**WORK TO COMPLETE**
Lay out the stretch of rows below, from the line containing "Within the shot, tell" through the line containing "point (228, 107) <", as a JSON list of strings with one string per line and blank lines omitted.

— start —

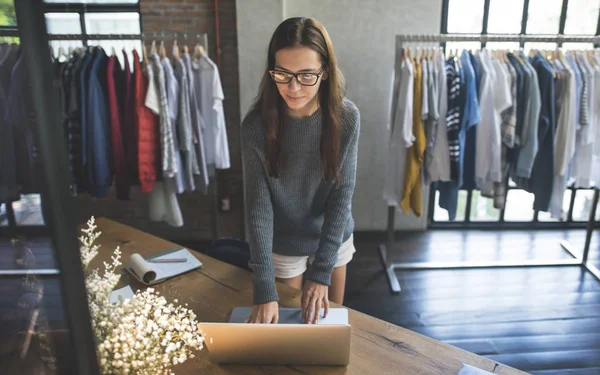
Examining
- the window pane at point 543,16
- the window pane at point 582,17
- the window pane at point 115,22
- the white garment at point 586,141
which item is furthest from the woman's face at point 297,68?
the window pane at point 582,17

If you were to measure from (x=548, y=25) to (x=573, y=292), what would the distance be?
226 centimetres

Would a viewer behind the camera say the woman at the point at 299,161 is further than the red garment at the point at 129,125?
No

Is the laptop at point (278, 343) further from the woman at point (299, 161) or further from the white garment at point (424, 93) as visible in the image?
the white garment at point (424, 93)

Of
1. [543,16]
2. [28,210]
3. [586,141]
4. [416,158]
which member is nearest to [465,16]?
[543,16]

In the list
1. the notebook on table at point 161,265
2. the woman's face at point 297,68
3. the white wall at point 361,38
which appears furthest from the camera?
the white wall at point 361,38

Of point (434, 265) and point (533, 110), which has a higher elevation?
point (533, 110)

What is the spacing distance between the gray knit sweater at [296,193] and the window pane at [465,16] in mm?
2795

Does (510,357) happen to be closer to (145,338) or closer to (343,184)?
(343,184)

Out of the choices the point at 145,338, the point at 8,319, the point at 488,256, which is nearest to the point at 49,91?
the point at 8,319

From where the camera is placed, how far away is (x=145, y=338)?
955 mm

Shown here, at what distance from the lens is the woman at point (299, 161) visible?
1379mm

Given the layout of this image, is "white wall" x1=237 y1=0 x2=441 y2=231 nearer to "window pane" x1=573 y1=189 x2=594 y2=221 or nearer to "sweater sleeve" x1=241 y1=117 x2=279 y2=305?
"window pane" x1=573 y1=189 x2=594 y2=221

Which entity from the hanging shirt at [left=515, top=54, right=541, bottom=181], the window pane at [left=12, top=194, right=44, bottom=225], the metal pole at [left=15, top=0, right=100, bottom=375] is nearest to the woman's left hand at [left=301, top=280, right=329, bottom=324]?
the metal pole at [left=15, top=0, right=100, bottom=375]

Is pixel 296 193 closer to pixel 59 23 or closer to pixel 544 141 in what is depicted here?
pixel 59 23
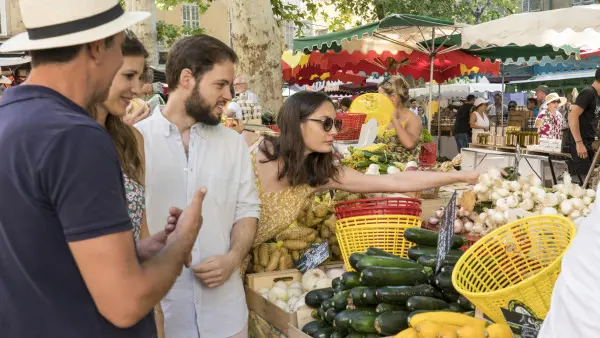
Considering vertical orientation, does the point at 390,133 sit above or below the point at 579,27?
below

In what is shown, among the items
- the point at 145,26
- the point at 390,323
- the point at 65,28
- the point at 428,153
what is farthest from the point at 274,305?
the point at 145,26

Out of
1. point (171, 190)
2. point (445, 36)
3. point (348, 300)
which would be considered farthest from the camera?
point (445, 36)

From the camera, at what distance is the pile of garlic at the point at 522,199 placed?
377 cm

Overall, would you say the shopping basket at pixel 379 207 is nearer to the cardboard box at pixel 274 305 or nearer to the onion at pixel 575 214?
the cardboard box at pixel 274 305

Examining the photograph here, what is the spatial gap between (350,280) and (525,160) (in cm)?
891

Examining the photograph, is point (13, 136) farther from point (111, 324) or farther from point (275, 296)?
point (275, 296)

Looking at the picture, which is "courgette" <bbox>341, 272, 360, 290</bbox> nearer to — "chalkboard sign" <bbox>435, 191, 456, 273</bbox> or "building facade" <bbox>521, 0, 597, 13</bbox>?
"chalkboard sign" <bbox>435, 191, 456, 273</bbox>

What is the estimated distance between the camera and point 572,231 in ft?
7.57

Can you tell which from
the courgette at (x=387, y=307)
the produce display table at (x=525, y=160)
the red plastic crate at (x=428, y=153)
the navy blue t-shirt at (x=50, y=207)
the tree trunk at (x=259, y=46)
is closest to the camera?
the navy blue t-shirt at (x=50, y=207)

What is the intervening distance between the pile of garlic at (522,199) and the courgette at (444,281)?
104cm

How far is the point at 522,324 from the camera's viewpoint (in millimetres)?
2025

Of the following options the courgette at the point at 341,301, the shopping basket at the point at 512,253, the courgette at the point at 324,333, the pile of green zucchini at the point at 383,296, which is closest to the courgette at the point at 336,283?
the pile of green zucchini at the point at 383,296

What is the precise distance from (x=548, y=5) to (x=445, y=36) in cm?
2269

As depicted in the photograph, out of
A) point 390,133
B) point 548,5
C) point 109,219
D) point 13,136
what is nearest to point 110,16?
point 13,136
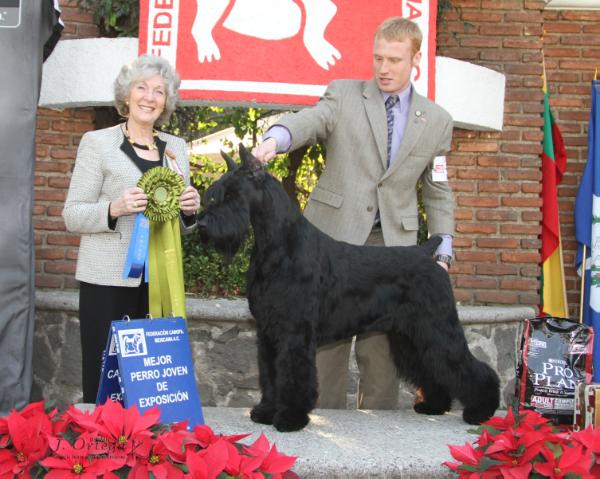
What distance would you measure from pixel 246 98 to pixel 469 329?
1.81 metres

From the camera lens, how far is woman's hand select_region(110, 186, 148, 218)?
205 cm

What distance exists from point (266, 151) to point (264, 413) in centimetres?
84

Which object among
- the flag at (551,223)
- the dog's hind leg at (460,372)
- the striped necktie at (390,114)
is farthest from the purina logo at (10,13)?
the flag at (551,223)

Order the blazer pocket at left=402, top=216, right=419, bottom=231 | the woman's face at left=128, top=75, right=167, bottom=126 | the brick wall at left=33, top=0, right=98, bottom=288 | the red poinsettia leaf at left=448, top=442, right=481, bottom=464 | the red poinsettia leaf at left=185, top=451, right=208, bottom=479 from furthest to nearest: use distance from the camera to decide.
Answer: the brick wall at left=33, top=0, right=98, bottom=288, the blazer pocket at left=402, top=216, right=419, bottom=231, the woman's face at left=128, top=75, right=167, bottom=126, the red poinsettia leaf at left=448, top=442, right=481, bottom=464, the red poinsettia leaf at left=185, top=451, right=208, bottom=479

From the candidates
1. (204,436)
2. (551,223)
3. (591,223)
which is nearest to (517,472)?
(204,436)

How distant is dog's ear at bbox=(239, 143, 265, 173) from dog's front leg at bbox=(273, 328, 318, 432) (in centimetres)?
48

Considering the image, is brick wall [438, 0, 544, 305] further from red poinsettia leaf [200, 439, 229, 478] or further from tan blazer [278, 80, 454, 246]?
red poinsettia leaf [200, 439, 229, 478]

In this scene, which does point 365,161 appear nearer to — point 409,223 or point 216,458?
point 409,223

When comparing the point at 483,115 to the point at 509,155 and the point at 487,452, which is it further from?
the point at 487,452

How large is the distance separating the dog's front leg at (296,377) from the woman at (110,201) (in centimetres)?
58

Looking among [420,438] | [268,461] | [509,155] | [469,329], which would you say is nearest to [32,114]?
[268,461]

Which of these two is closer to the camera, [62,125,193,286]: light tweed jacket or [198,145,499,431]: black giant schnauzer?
[198,145,499,431]: black giant schnauzer

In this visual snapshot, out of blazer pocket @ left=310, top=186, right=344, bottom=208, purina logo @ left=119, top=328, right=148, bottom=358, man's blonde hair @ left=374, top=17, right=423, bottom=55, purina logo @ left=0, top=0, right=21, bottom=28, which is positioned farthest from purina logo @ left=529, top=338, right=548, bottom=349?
purina logo @ left=0, top=0, right=21, bottom=28

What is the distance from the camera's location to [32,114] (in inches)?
91.0
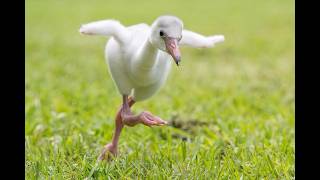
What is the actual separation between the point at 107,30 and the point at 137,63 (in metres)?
0.23

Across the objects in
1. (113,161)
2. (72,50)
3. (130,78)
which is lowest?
(72,50)

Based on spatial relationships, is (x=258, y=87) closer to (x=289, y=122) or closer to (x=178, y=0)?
(x=289, y=122)

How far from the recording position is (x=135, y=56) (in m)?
3.07

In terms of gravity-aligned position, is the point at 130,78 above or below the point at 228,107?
above

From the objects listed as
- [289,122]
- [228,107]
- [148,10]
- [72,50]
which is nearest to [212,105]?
[228,107]

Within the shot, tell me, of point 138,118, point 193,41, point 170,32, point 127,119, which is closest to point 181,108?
point 193,41

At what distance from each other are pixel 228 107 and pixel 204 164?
2.29m

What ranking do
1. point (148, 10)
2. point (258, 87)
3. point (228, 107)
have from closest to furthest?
point (228, 107) < point (258, 87) < point (148, 10)

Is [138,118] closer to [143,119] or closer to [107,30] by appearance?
[143,119]

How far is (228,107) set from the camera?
18.0ft

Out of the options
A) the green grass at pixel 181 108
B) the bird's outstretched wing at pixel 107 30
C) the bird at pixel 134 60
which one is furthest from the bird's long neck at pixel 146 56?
the green grass at pixel 181 108

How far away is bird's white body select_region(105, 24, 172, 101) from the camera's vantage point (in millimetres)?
3035

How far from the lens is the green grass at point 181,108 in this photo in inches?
127
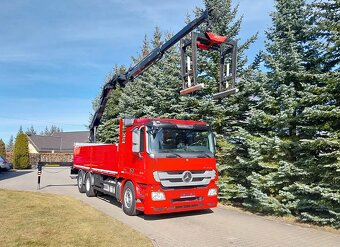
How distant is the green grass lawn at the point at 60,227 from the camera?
698 cm

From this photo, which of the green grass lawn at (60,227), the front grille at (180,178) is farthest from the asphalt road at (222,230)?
the front grille at (180,178)

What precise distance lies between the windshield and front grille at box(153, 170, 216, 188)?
0.57m

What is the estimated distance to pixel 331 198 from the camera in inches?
322

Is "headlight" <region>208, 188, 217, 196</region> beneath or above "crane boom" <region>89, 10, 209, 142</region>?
beneath

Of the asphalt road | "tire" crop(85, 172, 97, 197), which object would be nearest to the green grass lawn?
the asphalt road

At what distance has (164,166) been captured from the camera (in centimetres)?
921

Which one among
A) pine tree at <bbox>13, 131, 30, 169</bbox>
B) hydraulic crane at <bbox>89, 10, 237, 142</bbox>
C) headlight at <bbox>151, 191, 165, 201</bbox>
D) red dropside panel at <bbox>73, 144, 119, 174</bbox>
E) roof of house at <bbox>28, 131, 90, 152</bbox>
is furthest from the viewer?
roof of house at <bbox>28, 131, 90, 152</bbox>

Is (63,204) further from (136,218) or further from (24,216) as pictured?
(136,218)

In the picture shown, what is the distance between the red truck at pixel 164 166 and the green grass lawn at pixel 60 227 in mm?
1092

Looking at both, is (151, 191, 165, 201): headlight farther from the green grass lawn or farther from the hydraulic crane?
the hydraulic crane

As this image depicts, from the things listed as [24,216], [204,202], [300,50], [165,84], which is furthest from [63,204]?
[300,50]

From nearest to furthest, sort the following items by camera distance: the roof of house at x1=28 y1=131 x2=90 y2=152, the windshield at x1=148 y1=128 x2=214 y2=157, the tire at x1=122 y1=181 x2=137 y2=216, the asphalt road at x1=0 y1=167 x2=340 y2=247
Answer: the asphalt road at x1=0 y1=167 x2=340 y2=247 < the windshield at x1=148 y1=128 x2=214 y2=157 < the tire at x1=122 y1=181 x2=137 y2=216 < the roof of house at x1=28 y1=131 x2=90 y2=152

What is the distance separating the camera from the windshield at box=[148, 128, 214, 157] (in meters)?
9.39

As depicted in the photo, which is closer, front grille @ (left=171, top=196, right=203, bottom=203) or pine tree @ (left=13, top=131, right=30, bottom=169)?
front grille @ (left=171, top=196, right=203, bottom=203)
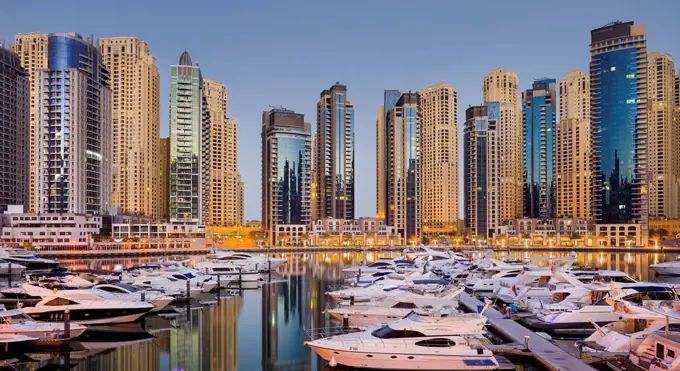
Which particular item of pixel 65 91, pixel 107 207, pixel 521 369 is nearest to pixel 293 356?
pixel 521 369

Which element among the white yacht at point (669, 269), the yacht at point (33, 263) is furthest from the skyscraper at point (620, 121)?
the yacht at point (33, 263)

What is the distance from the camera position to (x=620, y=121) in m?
183

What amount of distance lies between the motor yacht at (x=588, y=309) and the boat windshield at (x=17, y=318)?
28141 millimetres

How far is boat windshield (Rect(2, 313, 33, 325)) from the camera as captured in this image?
31312mm

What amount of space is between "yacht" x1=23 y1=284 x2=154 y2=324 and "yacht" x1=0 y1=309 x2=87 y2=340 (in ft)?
7.96

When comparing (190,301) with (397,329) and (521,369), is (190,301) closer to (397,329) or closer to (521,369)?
(397,329)

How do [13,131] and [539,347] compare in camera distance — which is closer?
[539,347]

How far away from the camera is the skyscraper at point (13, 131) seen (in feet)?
568

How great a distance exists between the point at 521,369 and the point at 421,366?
186 inches

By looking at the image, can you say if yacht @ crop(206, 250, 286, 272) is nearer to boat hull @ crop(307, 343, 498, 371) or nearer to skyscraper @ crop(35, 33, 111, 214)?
boat hull @ crop(307, 343, 498, 371)

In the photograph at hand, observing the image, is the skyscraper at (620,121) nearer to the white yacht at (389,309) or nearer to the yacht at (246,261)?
the yacht at (246,261)

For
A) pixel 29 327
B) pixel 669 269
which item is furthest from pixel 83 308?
pixel 669 269

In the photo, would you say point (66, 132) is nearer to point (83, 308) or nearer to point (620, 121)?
point (83, 308)

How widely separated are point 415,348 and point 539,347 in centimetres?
669
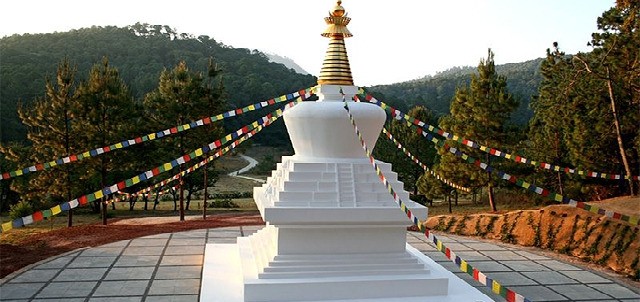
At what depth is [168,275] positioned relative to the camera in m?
9.46

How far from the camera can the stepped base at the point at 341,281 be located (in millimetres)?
6961

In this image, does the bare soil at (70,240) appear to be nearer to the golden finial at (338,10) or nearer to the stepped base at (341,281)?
the stepped base at (341,281)

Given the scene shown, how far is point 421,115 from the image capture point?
2966cm

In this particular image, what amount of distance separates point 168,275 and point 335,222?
4.03m

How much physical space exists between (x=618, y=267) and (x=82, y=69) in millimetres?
45077

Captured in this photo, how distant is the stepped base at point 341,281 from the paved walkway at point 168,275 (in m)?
1.24

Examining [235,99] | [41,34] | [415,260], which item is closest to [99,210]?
[235,99]

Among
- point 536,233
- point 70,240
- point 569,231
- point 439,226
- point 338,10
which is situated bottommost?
point 439,226

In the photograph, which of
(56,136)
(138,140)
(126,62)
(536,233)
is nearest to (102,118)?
(56,136)

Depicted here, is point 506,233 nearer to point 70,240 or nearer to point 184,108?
point 70,240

— end —

**TASK OUTPUT**
[
  "Within the shot, tell me, of point 138,118, point 193,41, point 170,32, point 127,119, which is closest to point 181,108?",
  "point 193,41",
  "At what distance from each other are pixel 228 107 and pixel 204 164?",
  "2.29m",
  "What ranking do",
  "1. point (148, 10)",
  "2. point (258, 87)",
  "3. point (228, 107)",
  "have from closest to furthest?",
  "point (228, 107) < point (258, 87) < point (148, 10)"
]